▶ [MATERIAL]:

* * * * * * * * *

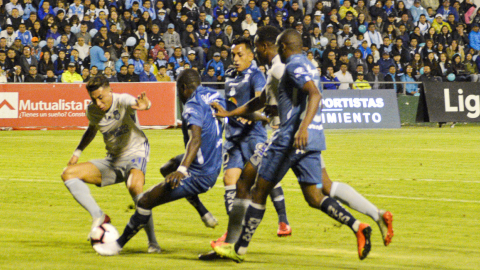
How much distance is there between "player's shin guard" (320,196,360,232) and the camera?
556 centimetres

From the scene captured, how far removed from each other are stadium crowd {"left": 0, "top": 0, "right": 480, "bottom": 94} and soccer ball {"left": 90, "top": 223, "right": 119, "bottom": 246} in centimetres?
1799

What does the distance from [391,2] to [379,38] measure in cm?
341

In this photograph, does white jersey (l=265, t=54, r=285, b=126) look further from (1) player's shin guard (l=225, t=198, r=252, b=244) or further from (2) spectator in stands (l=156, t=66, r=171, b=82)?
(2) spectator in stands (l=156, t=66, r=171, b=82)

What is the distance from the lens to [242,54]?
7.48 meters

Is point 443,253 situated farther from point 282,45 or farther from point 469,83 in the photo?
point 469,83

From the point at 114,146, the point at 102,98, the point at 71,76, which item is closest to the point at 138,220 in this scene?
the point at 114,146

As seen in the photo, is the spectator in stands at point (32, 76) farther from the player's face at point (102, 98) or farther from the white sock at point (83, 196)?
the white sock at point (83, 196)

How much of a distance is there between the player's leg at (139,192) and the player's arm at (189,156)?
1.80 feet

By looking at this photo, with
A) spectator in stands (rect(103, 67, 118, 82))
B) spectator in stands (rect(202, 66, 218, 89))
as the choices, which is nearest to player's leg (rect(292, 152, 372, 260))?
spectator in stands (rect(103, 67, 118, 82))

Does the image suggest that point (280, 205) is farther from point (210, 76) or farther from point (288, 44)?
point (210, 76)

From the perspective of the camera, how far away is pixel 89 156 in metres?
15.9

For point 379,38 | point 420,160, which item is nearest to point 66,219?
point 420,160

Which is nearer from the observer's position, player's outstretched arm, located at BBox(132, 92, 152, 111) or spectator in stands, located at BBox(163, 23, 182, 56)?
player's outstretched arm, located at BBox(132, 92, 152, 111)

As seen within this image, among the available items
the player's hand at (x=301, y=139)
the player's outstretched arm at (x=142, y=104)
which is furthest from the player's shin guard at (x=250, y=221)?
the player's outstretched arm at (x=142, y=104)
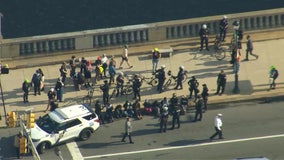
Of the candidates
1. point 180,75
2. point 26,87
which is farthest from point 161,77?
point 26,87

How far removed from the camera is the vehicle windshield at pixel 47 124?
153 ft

* * * * * * * * *

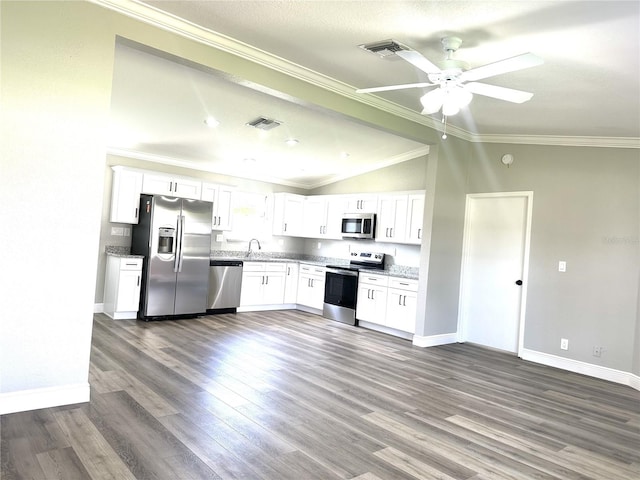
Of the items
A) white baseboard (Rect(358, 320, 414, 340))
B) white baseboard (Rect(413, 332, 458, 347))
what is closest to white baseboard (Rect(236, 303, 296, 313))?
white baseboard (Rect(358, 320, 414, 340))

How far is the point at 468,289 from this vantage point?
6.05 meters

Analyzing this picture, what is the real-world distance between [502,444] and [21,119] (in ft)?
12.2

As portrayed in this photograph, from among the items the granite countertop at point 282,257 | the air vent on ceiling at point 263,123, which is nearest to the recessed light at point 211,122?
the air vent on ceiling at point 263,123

* * * * * * * * *

▶ [EXERCISE]: Extract every line of the material above that contains the string "BBox", matching case exactly.

▶ [OUTPUT OF THE TASK]:
Which is nearer from the observer's position, player's outstretched arm, located at BBox(132, 92, 152, 111) or spectator in stands, located at BBox(163, 23, 182, 56)?
player's outstretched arm, located at BBox(132, 92, 152, 111)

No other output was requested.